Sometimes you don’t know how soul worn weary you are, until you stumble upon a momentary resting place. And sometimes you don’t realize how much you need music, art and beauty until your eyes are tearing up in a darkened 5th Avenue Theatre watching the opening night production of Ragtime The Musical.

America’s current, or might I say endlessly repeating, political and racial climate makes Ragtime The Musical both keenly relevant and powerfully thought provoking. Ragtime is all about the collision of humanity and the people who prosper and suffer within an American dream, fueled by capitalistic greed and dominated by white male privilege. Ragtime is about the melodies people try to make when the world is within and outside their control.

The musical Ragtime demonstrates how beautiful music, art, love and relationships can be formed between any groups and in any situation, regardless of privilege. However, Ragtime also reveals how the oppressive systems that surround these moments of beauty ultimately predetermine our fate. Love, hope, passion and desire find voice not in our shared humanity, but in whether or not we align with the right economic, ethnic or racial group. Although every human can find moments of joy, meaning and purpose while living within a corrupt culture, the injustices of the culture will systematically harm certain people groups, regardless of their best intentions or best behavior. In other words, no amount of optimism or even an optimistic song can overcome the effect of systematic racial or social injustice.
* * *
Set problem 1:
Find every line in the entries that contains the string "candidates" and copy each one; case counts.
Set problem 2:
Write what comes next in the review of Ragtime The Musical, starting right after its final sentence.

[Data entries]
* * *
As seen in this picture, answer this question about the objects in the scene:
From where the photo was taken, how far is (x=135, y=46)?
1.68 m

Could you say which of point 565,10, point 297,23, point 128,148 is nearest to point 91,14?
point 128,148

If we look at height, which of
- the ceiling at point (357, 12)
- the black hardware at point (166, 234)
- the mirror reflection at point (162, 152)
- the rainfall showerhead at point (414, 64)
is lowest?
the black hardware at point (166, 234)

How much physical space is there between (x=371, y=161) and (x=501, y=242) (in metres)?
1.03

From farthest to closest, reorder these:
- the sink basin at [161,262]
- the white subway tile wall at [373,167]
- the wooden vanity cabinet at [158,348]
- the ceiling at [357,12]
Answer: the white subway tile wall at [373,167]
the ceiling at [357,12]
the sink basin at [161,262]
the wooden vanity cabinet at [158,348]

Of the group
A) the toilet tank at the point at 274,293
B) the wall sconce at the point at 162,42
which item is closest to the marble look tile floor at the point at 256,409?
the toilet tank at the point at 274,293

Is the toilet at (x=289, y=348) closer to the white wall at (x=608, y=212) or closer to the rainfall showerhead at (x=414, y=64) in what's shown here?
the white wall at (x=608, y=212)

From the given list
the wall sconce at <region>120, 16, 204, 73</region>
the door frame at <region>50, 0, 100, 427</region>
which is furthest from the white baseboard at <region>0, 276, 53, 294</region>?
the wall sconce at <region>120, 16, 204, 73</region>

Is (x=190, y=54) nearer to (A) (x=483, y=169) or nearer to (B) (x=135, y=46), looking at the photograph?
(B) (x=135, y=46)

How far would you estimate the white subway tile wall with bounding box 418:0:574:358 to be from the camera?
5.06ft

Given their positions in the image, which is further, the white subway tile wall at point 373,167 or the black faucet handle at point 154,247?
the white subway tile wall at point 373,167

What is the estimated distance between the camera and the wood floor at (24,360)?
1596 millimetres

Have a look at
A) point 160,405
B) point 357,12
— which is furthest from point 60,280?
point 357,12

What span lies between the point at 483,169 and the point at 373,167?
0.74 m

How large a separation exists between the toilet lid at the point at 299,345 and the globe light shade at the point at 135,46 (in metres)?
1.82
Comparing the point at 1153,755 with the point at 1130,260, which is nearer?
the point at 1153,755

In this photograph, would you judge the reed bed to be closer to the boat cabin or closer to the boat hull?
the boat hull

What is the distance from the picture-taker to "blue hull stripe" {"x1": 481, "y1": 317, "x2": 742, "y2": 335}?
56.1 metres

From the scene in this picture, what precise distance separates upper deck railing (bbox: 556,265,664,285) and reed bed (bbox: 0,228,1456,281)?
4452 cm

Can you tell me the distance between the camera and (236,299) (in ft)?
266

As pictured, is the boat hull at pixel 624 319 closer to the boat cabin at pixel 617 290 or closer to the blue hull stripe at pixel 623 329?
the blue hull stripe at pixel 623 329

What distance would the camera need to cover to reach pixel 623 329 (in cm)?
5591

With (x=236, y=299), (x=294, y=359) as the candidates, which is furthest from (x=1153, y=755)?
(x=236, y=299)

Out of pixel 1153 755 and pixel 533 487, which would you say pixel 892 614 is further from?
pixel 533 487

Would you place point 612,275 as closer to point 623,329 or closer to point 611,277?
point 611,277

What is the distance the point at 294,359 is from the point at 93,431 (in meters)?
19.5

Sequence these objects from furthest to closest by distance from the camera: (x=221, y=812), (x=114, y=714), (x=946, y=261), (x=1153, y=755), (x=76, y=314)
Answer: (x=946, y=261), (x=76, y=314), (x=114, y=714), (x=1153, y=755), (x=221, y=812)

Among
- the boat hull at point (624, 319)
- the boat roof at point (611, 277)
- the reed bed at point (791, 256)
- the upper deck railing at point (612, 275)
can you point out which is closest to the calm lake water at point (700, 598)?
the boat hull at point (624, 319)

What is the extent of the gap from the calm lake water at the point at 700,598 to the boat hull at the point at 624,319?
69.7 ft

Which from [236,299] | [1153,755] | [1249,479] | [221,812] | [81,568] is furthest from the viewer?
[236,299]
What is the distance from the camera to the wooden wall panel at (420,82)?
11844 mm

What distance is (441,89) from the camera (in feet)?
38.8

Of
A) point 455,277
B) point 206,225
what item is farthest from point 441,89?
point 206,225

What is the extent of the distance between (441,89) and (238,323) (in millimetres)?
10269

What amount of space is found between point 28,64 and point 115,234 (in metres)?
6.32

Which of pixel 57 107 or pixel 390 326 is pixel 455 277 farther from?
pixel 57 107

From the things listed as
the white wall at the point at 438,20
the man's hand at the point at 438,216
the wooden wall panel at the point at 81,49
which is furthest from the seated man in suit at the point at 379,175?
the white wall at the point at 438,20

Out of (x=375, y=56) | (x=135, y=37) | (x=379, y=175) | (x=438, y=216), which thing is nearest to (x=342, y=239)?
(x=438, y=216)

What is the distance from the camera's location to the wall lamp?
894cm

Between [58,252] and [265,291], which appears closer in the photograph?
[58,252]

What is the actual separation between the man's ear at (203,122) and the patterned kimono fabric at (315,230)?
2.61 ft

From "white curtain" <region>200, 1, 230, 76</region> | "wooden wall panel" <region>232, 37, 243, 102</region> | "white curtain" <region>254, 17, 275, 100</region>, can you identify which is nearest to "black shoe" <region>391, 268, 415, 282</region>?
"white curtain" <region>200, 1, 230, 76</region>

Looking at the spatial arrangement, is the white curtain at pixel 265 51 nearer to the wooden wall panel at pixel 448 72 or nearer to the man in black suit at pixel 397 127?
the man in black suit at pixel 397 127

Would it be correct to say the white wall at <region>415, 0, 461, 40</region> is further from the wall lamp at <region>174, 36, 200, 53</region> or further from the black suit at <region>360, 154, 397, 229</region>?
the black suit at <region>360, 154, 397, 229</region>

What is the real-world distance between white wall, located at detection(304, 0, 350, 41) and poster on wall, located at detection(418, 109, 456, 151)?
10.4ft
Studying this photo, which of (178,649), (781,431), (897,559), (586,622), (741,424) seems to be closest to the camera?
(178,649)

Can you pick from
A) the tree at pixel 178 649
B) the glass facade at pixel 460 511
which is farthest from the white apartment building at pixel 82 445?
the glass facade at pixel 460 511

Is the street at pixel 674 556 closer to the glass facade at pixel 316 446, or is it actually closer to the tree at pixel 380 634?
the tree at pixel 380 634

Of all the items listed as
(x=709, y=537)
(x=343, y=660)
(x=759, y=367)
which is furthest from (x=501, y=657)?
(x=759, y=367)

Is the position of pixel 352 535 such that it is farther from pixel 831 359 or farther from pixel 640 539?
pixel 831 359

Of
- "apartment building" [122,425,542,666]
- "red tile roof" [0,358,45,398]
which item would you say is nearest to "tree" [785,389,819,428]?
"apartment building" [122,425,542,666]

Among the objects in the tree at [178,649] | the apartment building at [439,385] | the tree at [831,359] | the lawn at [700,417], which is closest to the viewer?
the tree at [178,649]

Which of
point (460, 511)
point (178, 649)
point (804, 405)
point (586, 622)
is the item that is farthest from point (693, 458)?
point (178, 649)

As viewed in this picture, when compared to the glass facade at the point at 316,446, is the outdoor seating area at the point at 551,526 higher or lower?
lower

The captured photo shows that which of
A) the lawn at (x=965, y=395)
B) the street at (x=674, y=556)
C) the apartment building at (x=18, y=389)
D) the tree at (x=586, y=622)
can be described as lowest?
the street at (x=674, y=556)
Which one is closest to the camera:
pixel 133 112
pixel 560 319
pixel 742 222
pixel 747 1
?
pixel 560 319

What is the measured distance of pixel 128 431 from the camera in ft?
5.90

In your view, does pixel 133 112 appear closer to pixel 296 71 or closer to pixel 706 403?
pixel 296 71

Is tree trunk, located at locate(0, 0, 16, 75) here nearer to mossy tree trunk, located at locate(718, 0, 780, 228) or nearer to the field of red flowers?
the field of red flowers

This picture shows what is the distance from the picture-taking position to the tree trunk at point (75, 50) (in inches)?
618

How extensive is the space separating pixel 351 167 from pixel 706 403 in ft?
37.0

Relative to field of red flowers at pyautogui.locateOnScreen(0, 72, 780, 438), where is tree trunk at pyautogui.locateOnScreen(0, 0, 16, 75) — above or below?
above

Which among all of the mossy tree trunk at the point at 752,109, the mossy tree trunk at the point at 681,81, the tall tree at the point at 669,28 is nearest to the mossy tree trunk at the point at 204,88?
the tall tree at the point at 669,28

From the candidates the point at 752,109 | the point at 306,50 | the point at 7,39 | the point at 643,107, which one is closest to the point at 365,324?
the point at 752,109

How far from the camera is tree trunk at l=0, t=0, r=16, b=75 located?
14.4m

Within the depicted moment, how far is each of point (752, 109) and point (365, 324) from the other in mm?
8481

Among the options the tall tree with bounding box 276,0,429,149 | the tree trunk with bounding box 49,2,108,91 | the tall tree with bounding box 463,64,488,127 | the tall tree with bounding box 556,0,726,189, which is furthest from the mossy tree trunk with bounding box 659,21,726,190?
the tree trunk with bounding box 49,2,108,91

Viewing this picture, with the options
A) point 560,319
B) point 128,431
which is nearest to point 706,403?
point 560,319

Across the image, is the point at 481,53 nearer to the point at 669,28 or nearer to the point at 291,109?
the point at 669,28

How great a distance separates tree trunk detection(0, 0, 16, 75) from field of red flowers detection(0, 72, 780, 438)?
* * *
Output 1:
With (x=236, y=299), (x=294, y=359) as the candidates, which is furthest from (x=1153, y=755)?
From the candidates the point at 752,109 | the point at 306,50 | the point at 7,39 | the point at 643,107, which one is closest to the point at 365,324?

Output 2:
While watching Ragtime, I realized how much I’ve given up on the possibility of hope and progress of late. It has been awhile since I’ve believed in the possibility of true racial or social change. Even so, listening to the mesmerizing vocals of the Ragtime cast, I felt a strange sense of melancholy hope. I was reminded that there is always the possibility that beauty can be found or created in even the most disillusioning seasons of life.

I’m not going to write a review that highlights the individual members of the Ragtime production. I don’t want to break the show into parts. Instead, I just want to say that Ragtime ministered to my soul. I really had no idea how much I needed this night of musical theater until I found myself, teary-eyed and soul-warmed, listening to an ensemble cast pour into my heart a story about the joy and sorrow of America. Ragtime reminds me that the American Dream did not make room for some of the most beautiful people on the face of the earth; their best efforts were rejected and their lives were forgotten. Even so, their songs are worth singing.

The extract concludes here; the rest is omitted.